Cette musique animée d’une rage brute, très politisée même, même si les thèses développées sont souvent confuses (Cf. le remarquable film musical Rude Boy de Jack Hazan et David Mingay, sorti en 1980, qui montre les rapports amicaux, et parfois tendus aussi, d’un roadie des Clashs envers ceux-ci et leur staff) me tient beaucoup à coeur aussi et m’a plus marqué, en tant que photographe, que des images de « photographes » que, pourtant, j’aime beaucoup.

Une musique qui était « révolutionnaire » à sa façon, et proche des dadaïstes et situationnistes, sans le savoir souvent, dans son goût du « Do it yourself », du collage « sale », ironique, décalé.
Aux albums des Clash et de Joy Division, se sont identifiées et s’identifient, souvent encore aujourd’hui, les enfants des « Baby-Boomers » (des enfants généralement nés, comme moi et mon regretté ami Edouard Levé, entre 1965 et 1970, premières victimes du cynisme ultra-libéraliste, qui triomphe aujourd’hui), appartenant à ce que l’on nomma dès les années 1980 une « génération sacrifiée ».

Certes, la musique en question est comparée à la façon de cadrer de Robert Frank, qui a tant influencé les acteurs de la Foto Povera,entre autres, mais l’influence de la musique et des visuels des pochettes de disques a souvent précédé la découverte des oeuvres de photographes…

Pour conclure, je pense que le lecteur pourra regretter, en consultant les sites et blogs évoqués ici et en découvrant le livre de Daniel Challe, que des auteurs comme lui, mais aussi d’autres figures très talentueuses, comme Didier Cholodnicki, Christophe Mauberret, Catherine Merdy, Olivier Péridy, Pierryl Peytavi, Valérie Sarrouy, et surtout Remi Guerrin – que je considère depuis dix ans comme le meilleur photographe européen actuel, rien de moins ! – , (désolé pour ceux et celles que j’aime et j’oublie ici, je ne peux pas citer tout le monde…), ne soient actuellement représentés par aucune galerie parisienne et ne soient jamais non plus mis en valeur dans le Salon Paris-Photo.

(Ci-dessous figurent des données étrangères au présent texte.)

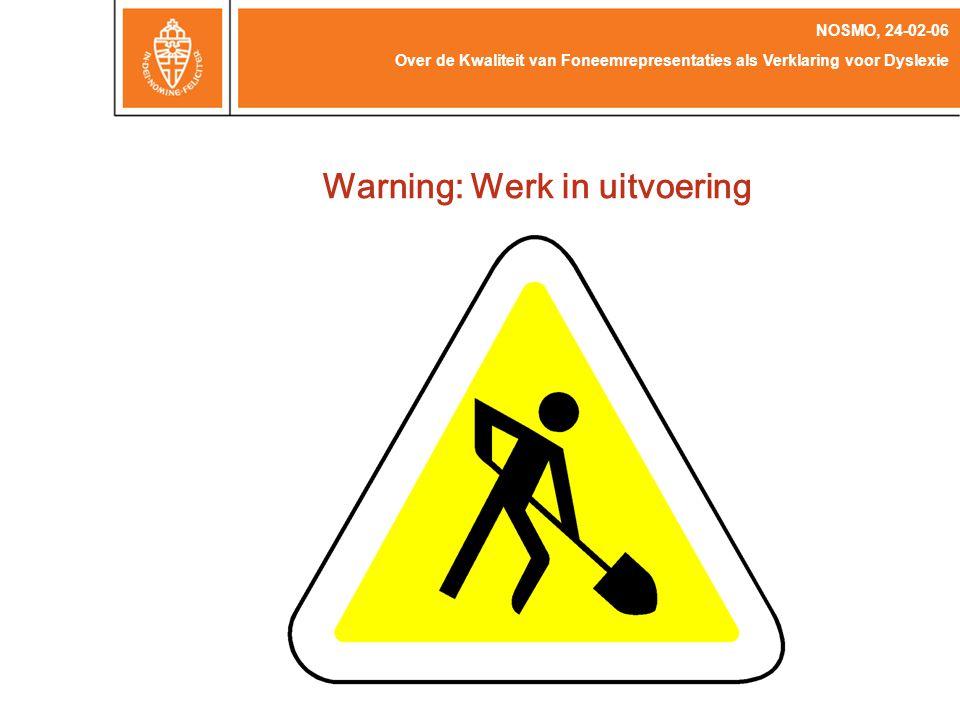 Warning: Werk in uitvoering Over de Kwaliteit van Foneemrepresentaties als Verklaring voor Dyslexie NOSMO, 24-02-06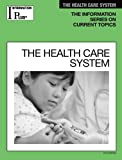 img - for The Health Care System (Information Plus Reference Series) book / textbook / text book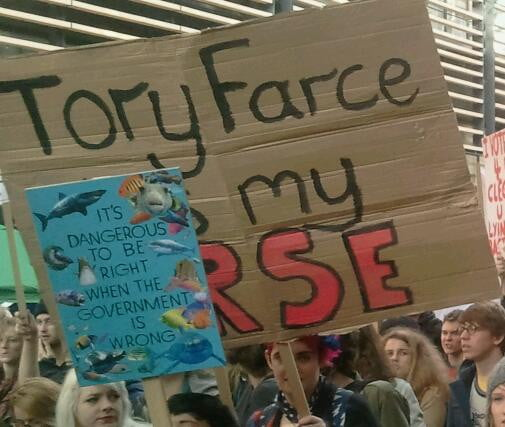 Tory Farce kiss my arse and Dangerous to be right.
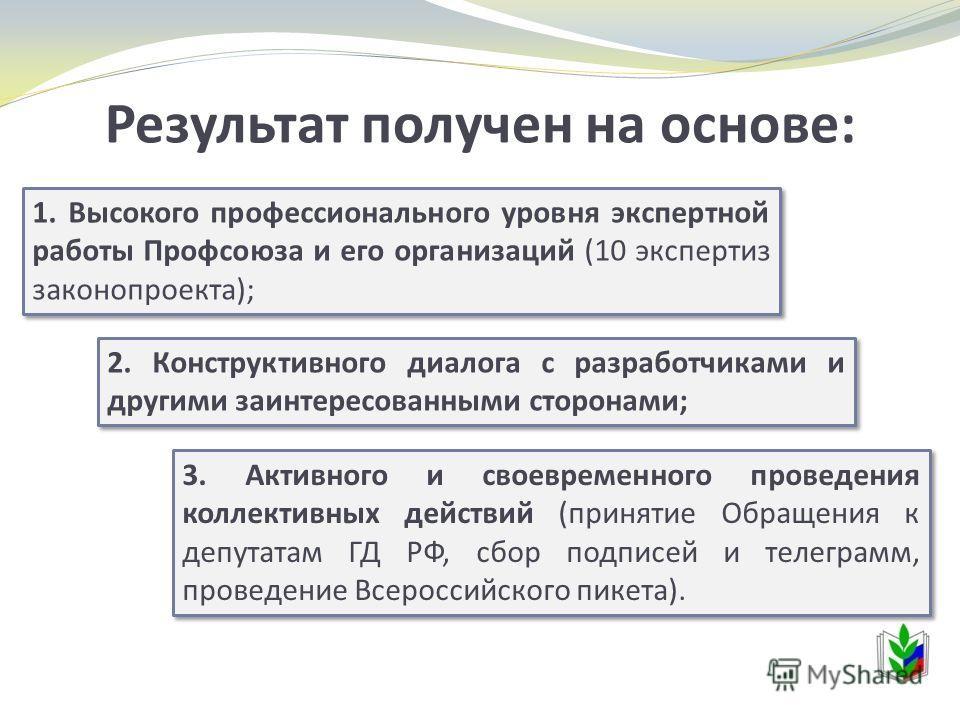 Результат получен на основе: 1. Высокого профессионального уровня экспертной работы Профсоюза и его организаций (10 экспертиз законопроекта); 2. Конструктивного диалога с разработчиками и другими заинтересованными сторонами; 3. Активного и своевремен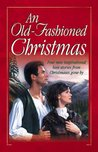 An Old-Fashioned Christmas: Four New Inspirational Love Stories from Christmases Gone by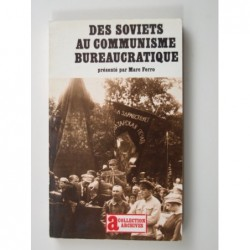 Ferro Marc : Des Soviets au communisme démocratique.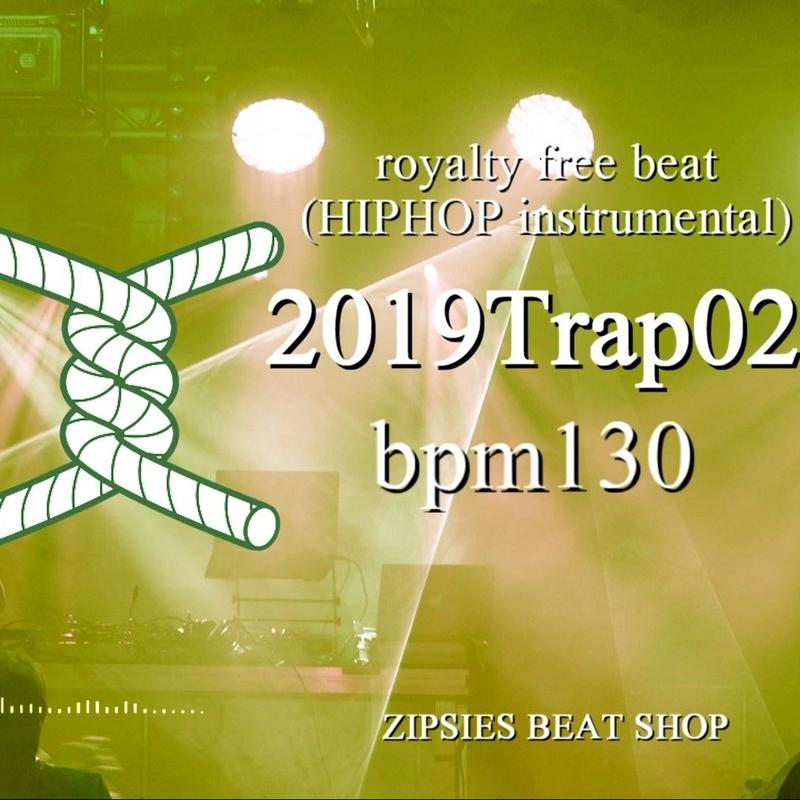 """Trap 02"" BPM130 ZIPSIES royalty-free beat ""2019"""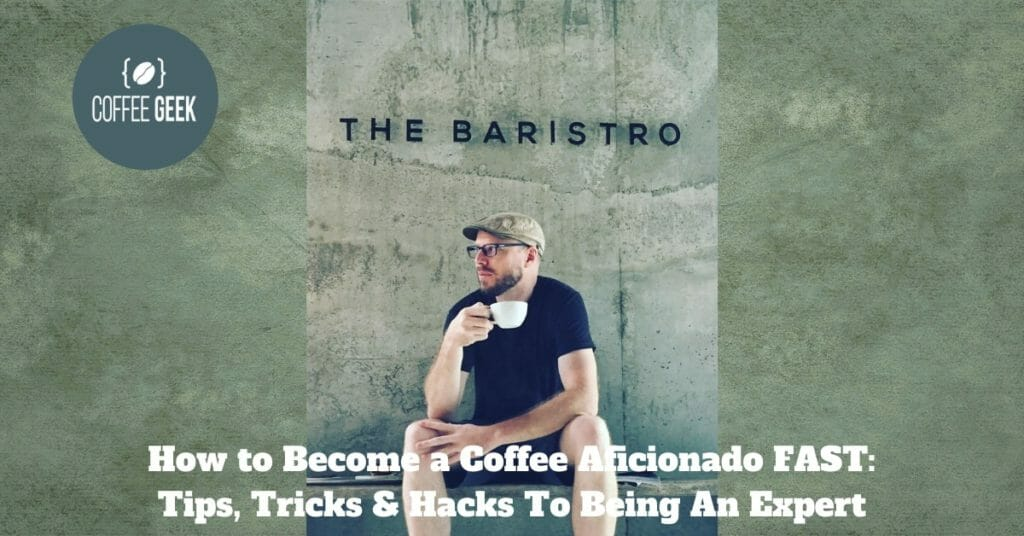 How to Become a Coffee Aficionado FAST_ Tips, Tricks & Hacks To Being An Expert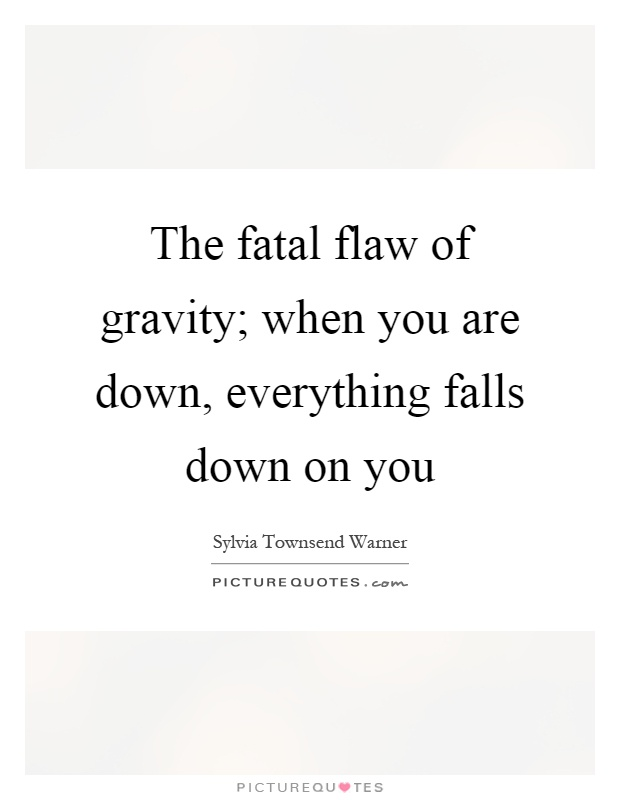 The fatal flaw of gravity; when you are down, everything falls down on you Picture Quote #1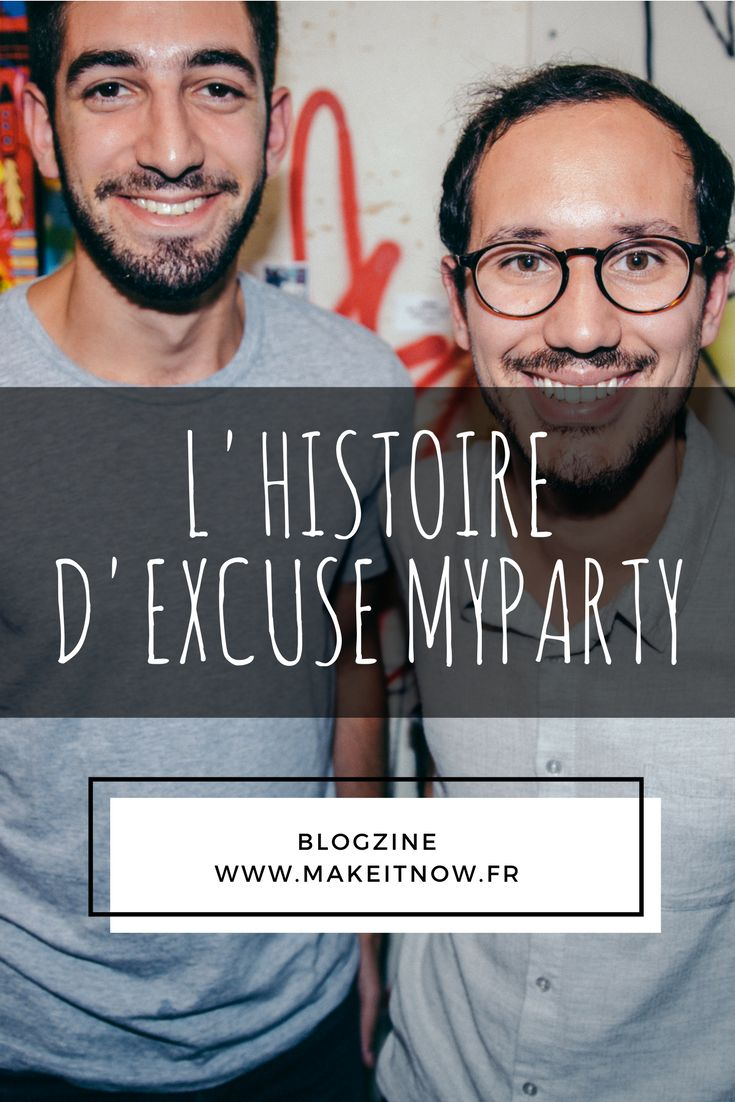 www.makeitnow.fr  L'histoire d'Excuse MyParty  Interview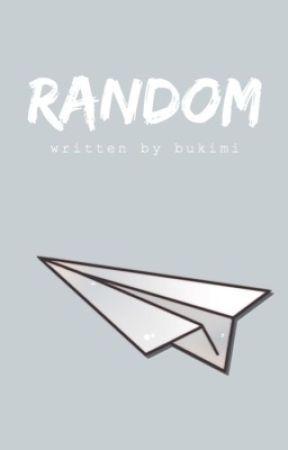 Random by bukimi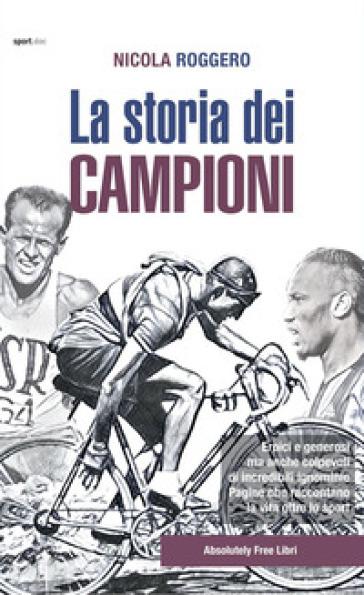 La storia dei campioni - Nicola Roggero   Rochesterscifianimecon.com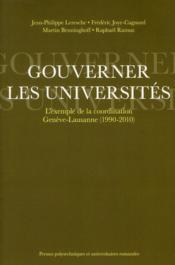 Gouverner les universités ; l'exemple de la coordination Genève-Lausanne (1990-2010) - Couverture - Format classique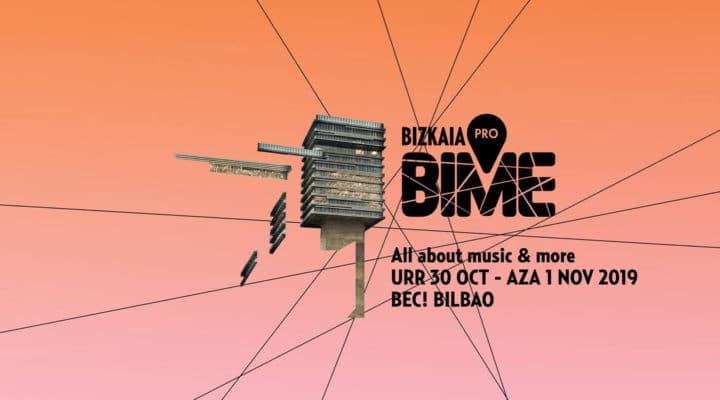 Vive un festival desde dentro con el BIME PRO Campus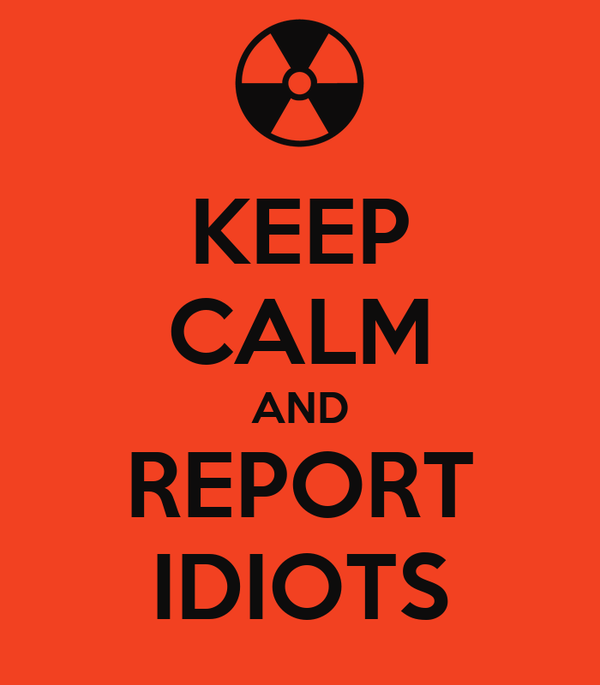 KEEP CALM AND REPORT IDIOTS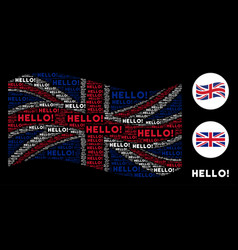 waving great britain flag pattern of hello text vector image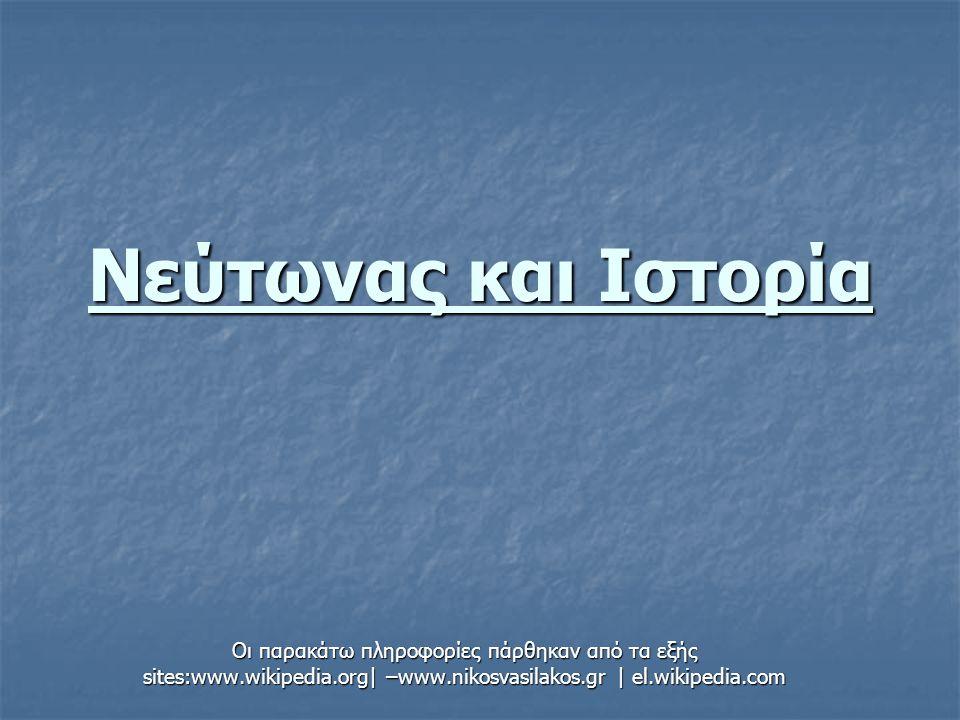 Νεύτωνας και Ιστορία Οι παρακάτω πληροφορίες πάρθηκαν από τα εξής sites:www.wikipedia.org| –www.nikosvasilakos.gr | el.wikipedia.com.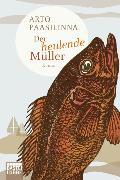 Cover-Bild zu Paasilinna, Arto: Der heulende Müller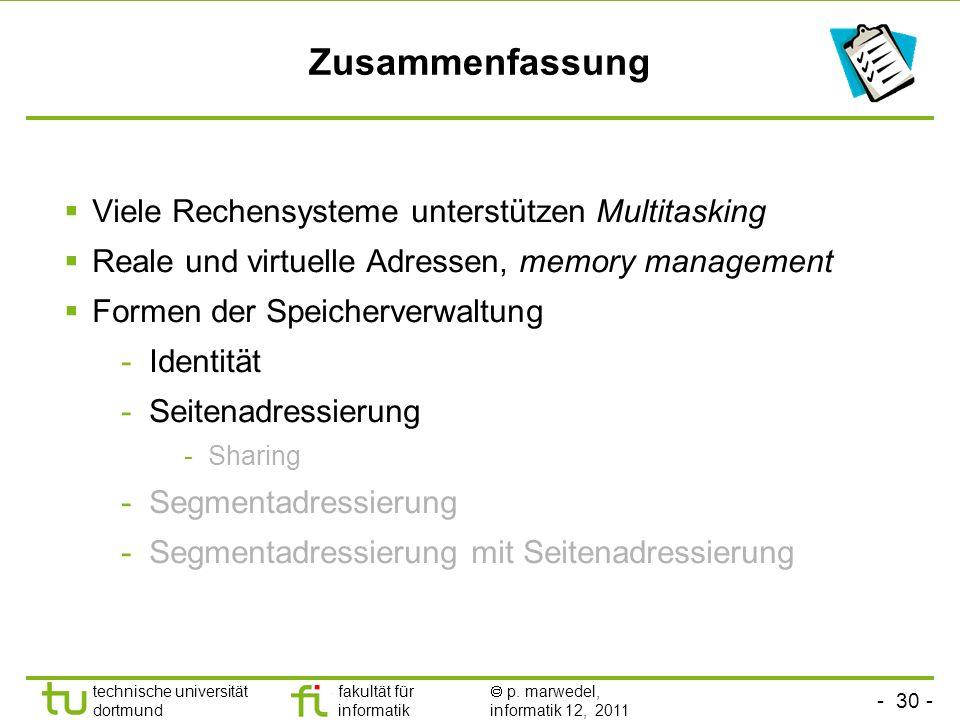Zusammenfassung Viele Rechensysteme unterstützen Multitasking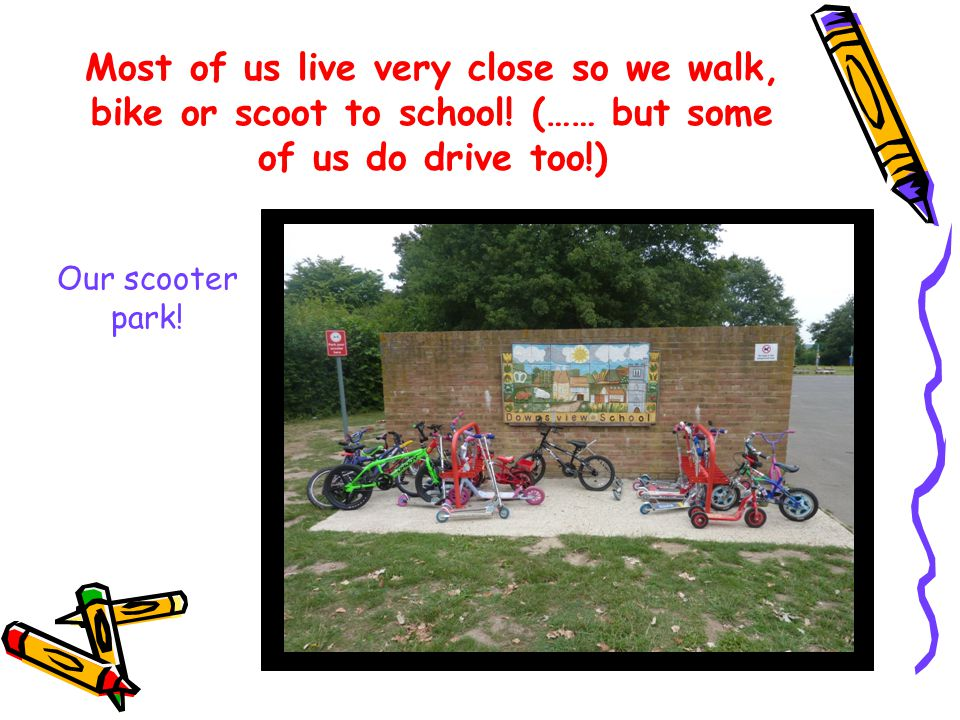 Most of us live very close so we walk, bike or scoot to school.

Et bien d’autres salons prétentieux et boboisés.

Lacune, grave incurie !…

Ces artistes qui ne se laissent pas « acheter » (au sens figuré), doivent enfin être « achetés » (au sens propre).

De plus, leur prix sont des plus modiques (compter entre 50 à 300 ou 400 € seulement, cela dépend bien sûr des artistes, des formats, de la limitation des tirages voulue par l’auteur…).

De nombreuses artothèques de Province ont compris la valeur de ces travaux (Nantes, Vitré, Grenoble etc.)… et l’investissement tellement modique que représentait l’acquisition des tirages.

Et pourquoi pas Paris ?… qu’il s’agisse des institutions, galeries, et des particuliers, qui constituent avant tout notre public.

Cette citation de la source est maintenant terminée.